_The exercise_
Count the lines in the entries that contain the word "from", and give only that number.

Stored data
++++

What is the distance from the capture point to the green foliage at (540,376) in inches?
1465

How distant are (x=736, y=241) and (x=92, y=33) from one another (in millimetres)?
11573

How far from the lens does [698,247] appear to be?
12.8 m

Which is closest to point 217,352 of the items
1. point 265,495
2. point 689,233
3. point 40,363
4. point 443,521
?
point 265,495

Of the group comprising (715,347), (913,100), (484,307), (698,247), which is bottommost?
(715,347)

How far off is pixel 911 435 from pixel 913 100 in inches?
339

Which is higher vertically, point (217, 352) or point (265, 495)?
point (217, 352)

++++

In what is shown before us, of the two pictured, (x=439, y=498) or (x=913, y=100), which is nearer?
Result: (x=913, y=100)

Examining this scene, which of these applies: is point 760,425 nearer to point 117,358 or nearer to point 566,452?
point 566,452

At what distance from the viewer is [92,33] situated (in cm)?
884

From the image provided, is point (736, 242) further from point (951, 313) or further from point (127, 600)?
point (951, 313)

++++

_Final answer_
6